Il y a un an, j'étais au plus bas, persuadée que je n’en sortirais jamais. J’ai traversé une période émotionnelle très difficile qui m’a vidée de toute énergie. Même si je n’ai jamais été en surpoids et toujours considérée comme mince, j’ai perdu beaucoup de poids à ce moment-là. Je ne faisais pas de régime ni plus de sport, je n’arrivais tout simplement pas à manger. Mes journées se résumaient à fumer, je dormais à peine la nuit, et le matin, je faisais juste assez d’efforts pour que le monde extérieur pense que je fonctionnais encore d’une certaine manière.
Ce qui m’a frappée, c’est que plusieurs personnes m’ont dit : « Tu as l’air tellement bien ! Quel est ton secret ? » « Merci, hier j’ai passé 8 heures à pleurer, et mon déjeuner était un latte à moitié bu » – j’aurais aimé pouvoir répondre ça.
Mais je suis restée silencieuse. Ce qui était choquant, c’est que les autres ne voyaient que ma minceur extrême, comme si c’était un succès en soi. Personne ne voyait que j’étais brisée à l’intérieur, que chaque bouchée me causait de l’angoisse, et que mon corps fonctionnait avec ses dernières réserves pour survivre. À cette époque, mon IMC était dangereusement bas – pourtant, pour beaucoup, c’était la silhouette « idéale ».
Un an plus tard, je pèse presque 10 kilos de plus. Mon poids est exactement celui que j’ai eu toute ma vie d’adulte, sauf pendant cette période critique. Mon IMC est maintenant parfaitement sain, mon corps est plus fort, et je me sens plus stable. Je peux à nouveau dormir, manger, rire. Et surtout : je me sens enfin moi-même.
Ce n’est pas pour dire que chaque jour est parfait. Et ce qui me fait le plus peur, c’est que parfois, en regardant une vieille photo, je me sens triste que mes jambes ne soient plus aussi fines qu’avant. C’est à quel point la société nous a profondément conditionnés à croire que l’« idéal de beauté » est ce qu’il y a de plus important.

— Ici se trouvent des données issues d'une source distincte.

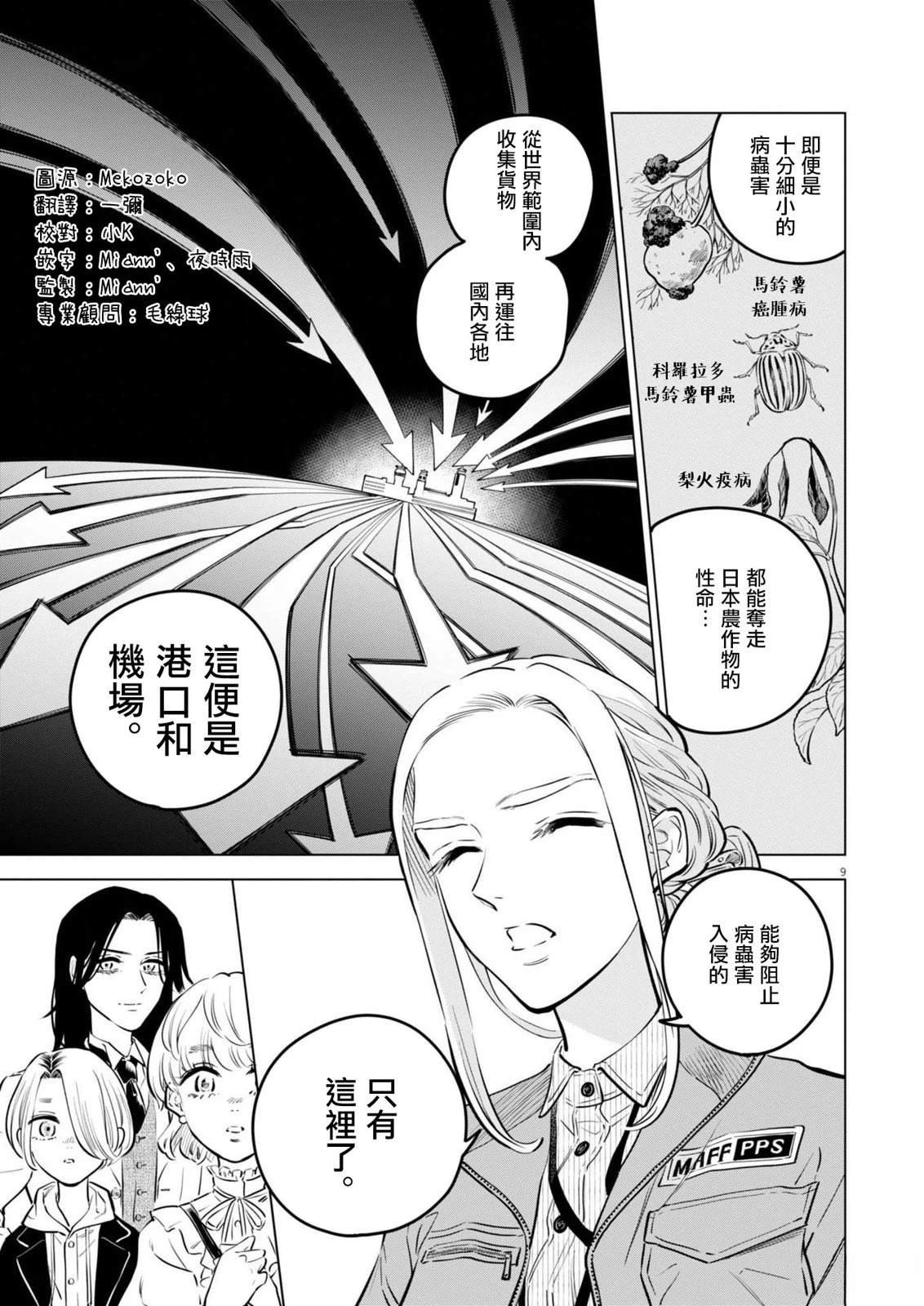 第29话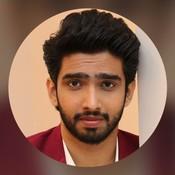 Amaal Mallik Songs Download Amaal Mallik Hit MP3 New Songs Online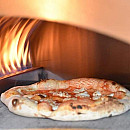 Forno Allegro - Forno Surriento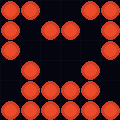 45.14.53.179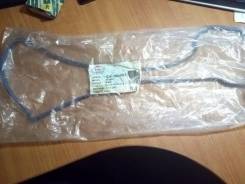 Прокладка клапанной крышки. Honda: Elysion, Accord, CR-V, Odyssey, Element, Accord Tourer, FR-V, Edix, Stream, Civic, Stepwgn, Integra Двигатели: K24A...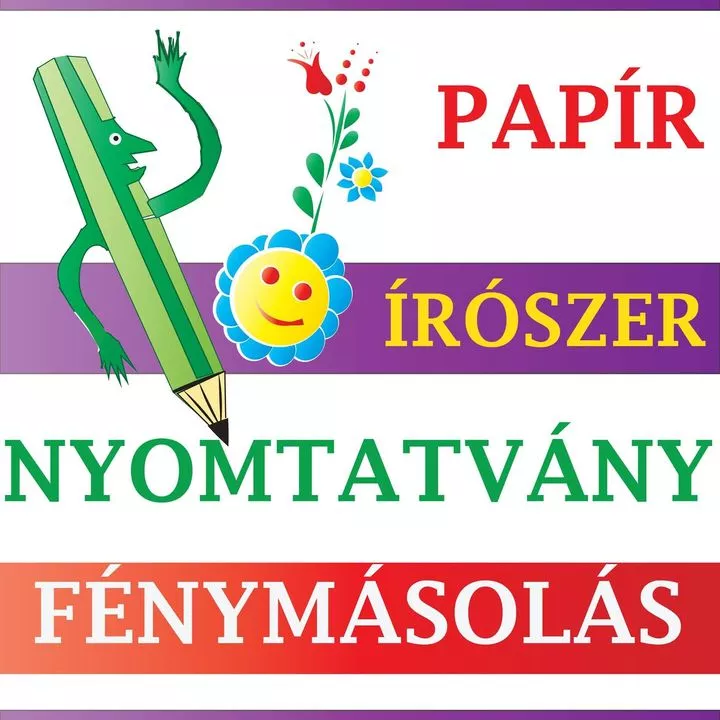 Profilkép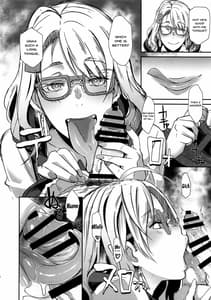 Page 7: 006.jpg | Dragal | View Page!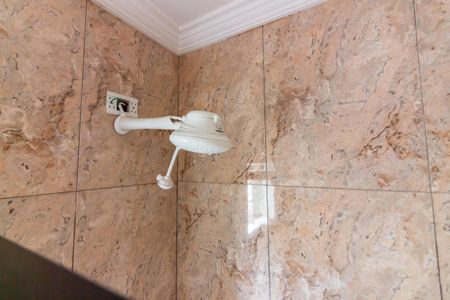 Casa de condomínio à venda com 150m², 2 quartos e 2 vagas Casa de condomínio à venda com 150m², 2 quartos e 2 vagasBanheiro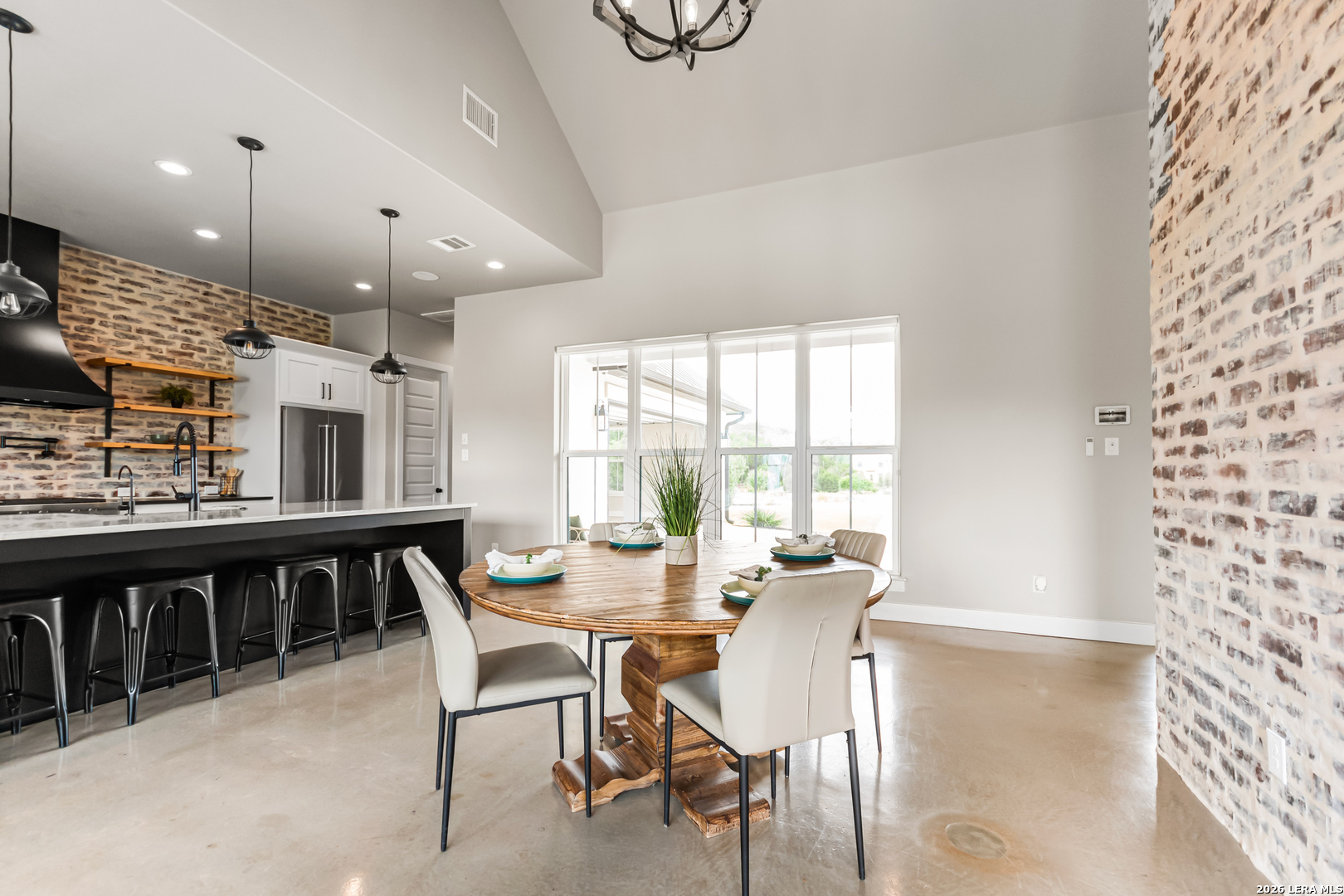 9843 Midsomer Place San Antonio TX 78255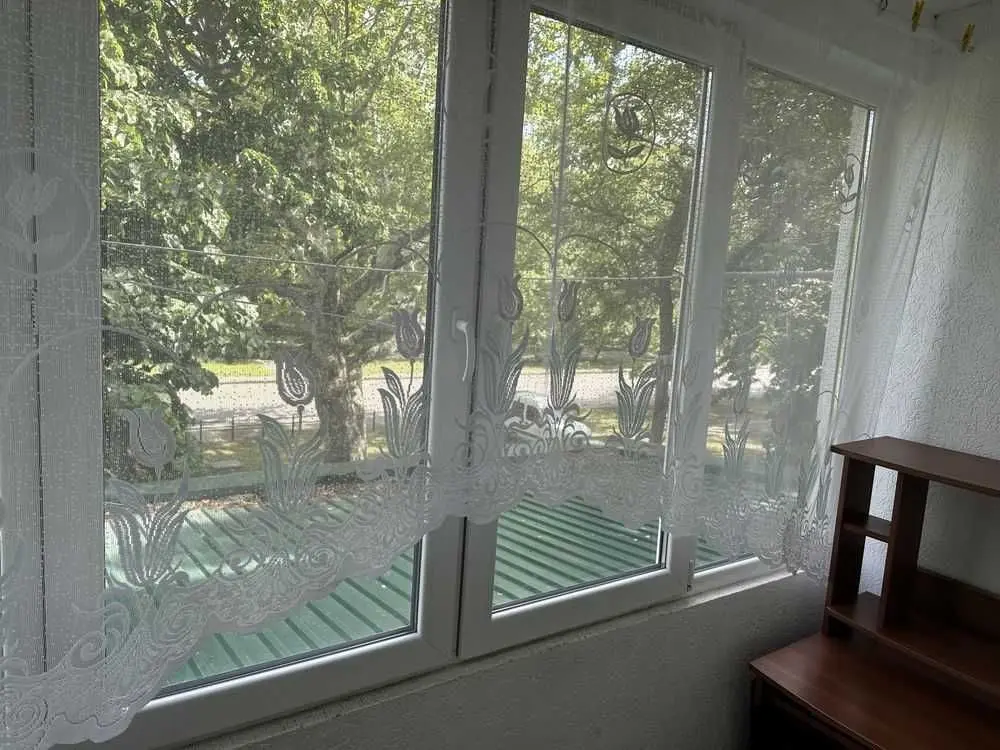 Фото Зняти 2 кімнатну квартиру, Варненська вул.  Одеса в довгострокову оренду, ціна: 7000 UAH, код 5279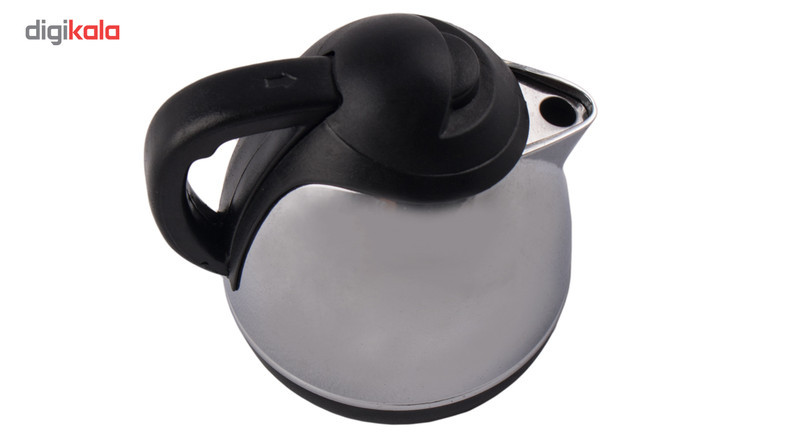 فندک مدل چای ساز 30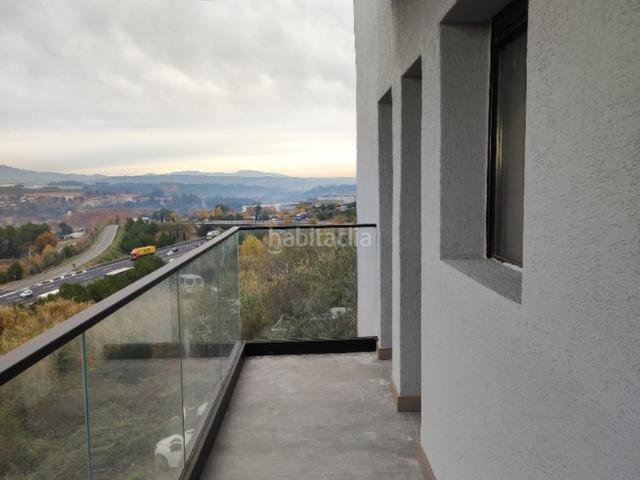 Piso en venta en Alt Penedès, Catalunya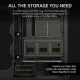 Corsair 5000T #8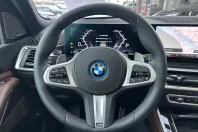 BMW X5 (Seria X) din 2025 cu 9.227 km - oferta BMW196206 - foto 24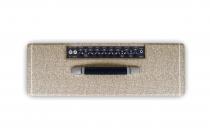 Galerijní obrázek č.4 Lampová komba BLACKSTAR St. James 50 EL34 212 Combo - Fawn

C’est pourquoi je me rappelle consciemment aujourd’hui : ce corps était synonyme de douleur et d’épuisement. Et je ne veux plus jamais revenir à ce que je ressentais alors, quoi qu’il arrive.
La plus grande leçon de cette année et des réactions des autres, c’est que mon corps n’est pas un projet esthétique, mais mon foyer.
Perdre du poids parce qu’on est heureux, actif et en forme, c’est une chose. Mais quand la perte cache douleur, faim et insomnie, alors ce corps ne me sert plus, il travaille contre moi.
Aujourd’hui, je me vois autrement. J’essaie de mesurer mon bien-être non pas en kilos, mais en émotions. Ce qui compte, ce n’est pas ce que dit la balance, mais si je peux manger avec plaisir, retrouver de l’énergie pour voir mes amis, dormir paisiblement, et trouver de la joie dans le quotidien.
Je sais maintenant que le bonheur ne dépend pas de la taille de mon jean. Le vrai succès, c’est d’aller bien mentalement, de pouvoir se connecter aux autres, et de vivre en paix avec son corps. Ces 10 kilos en plus ne sont pas un fardeau : ils prouvent que je me suis reconstruite, que je sais prendre soin de moi, et que j’ai retrouvé l’appétit de la vie – au sens propre comme au figuré.
Alors si je devais choisir entre mon corps actuel, sain et heureux, et celui de l’an dernier, plus mince mais malheureux, le choix est évident.
Nous devons apprendre à placer notre monde émotionnel avant le physique, et mesurer le succès non pas en kilos, mais en santé mentale. Car au final, ce qui compte, ce n’est pas la finesse de nos jambes, mais la force et l’envie de parcourir le chemin qui nous attend.